Already at historic lows, PC prices are set to hit even lower price points over the coming year, as microprocessor advances promise to bring more performance to low-cost PCs, officials at chip vendors predicted at last week's Computex '98 trade show in Taipei.
As microprocessor vendors such as National Semiconductor's Cyrix unit and Integrated Device Technology's Centaur Technology continue to integrate more functions onto their silicon, users can look forward to sub-$US500 PCs before the end of the year, and lower still by next year, officials said.

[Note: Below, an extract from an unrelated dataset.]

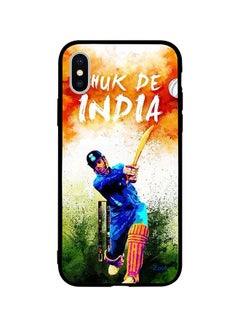 Protective Case Cover For Apple iPhone XS Max Chuk De India Dsp00012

"The epicentre of this industry turmoil is right here in Taiwan," said Brian Halla, president and CEO of National Semiconductor, referring to what he called the critical role the island's manufacturers have played in bringing down the cost of PC hardware. "Taiwan has become the centre of the PC universe."

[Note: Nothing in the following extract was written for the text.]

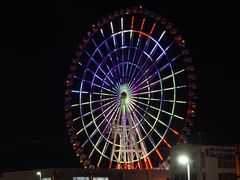 -台场海滨公园船码头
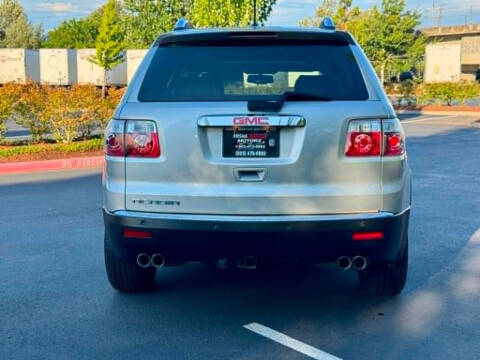 2009 GMC Acadia SLT-1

Eventually this relentless drive towards lower PC price points will lead to PC-compatible "information appliances" replacing traditional PCs, predicted Halla. "The new PC is the PC that will enable the information age," he said.
But such low-cost information appliances will still have to be compatible with Microsoft's Windows operating systems because of the popularity of the platform's applications among users, said Halla.

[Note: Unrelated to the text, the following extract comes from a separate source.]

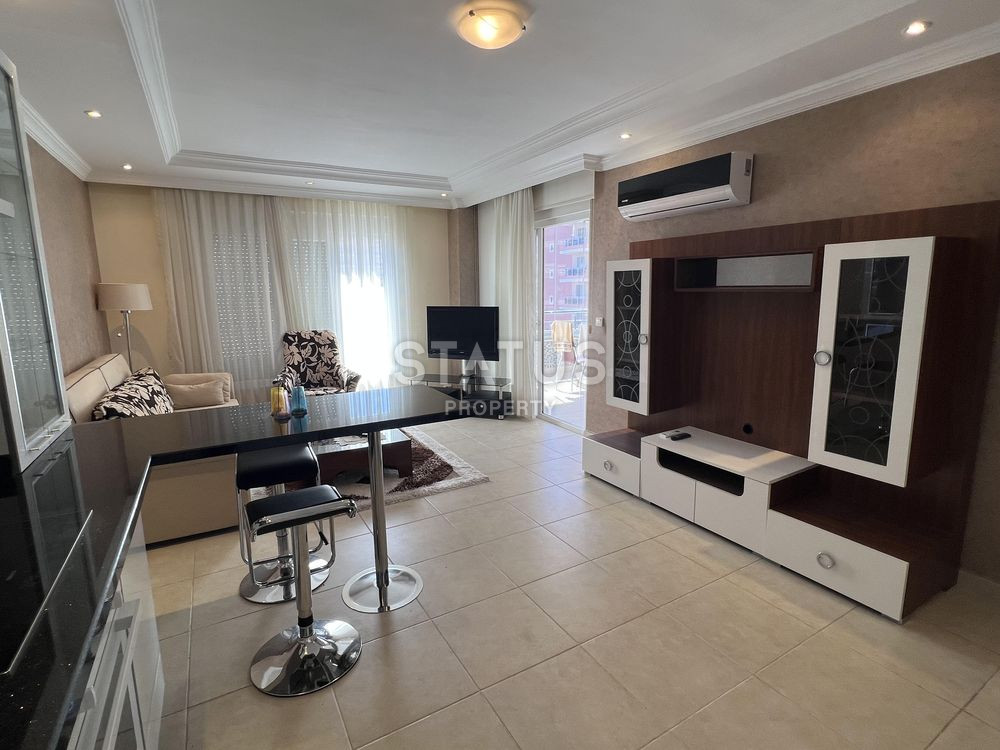 Three-room furnished apartment 150m from the Sea in Mahmutlar. 110m2 фото 6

To put more reality into his vision of huge volumes of cheap information appliances replacing PCs as we know them, Halla outlined rollout and technical plans for future National Semiconductor/Cyrix processors that by mid-1999 will result in a sub-$US100 PC-on-a-chip.
Traditional PC prices, meanwhile, will also reach new lows later this year.
By Christmas, for example, several of IDT's PC maker customers will bring out full-fledged PCs with most of the latest PC technologies, such as MMX, accelerated graphics port (AGP) 3-D graphics and a 100MHz system bus at a recommended retail price of $US500. This often includes a 15in monitor, said Joe Baranowski, vice president of sales and marketing at IDT's Centaur Technology subsidiary.
"These $US500 PCs won't be from first-tier vendors, but there will be quite a few of them in the second and third tiers," he added.
By next year, $US399 price points may become a reality, and that will mean he processor cost must reach new lows of somewhere around $US40, Baranowski predicted.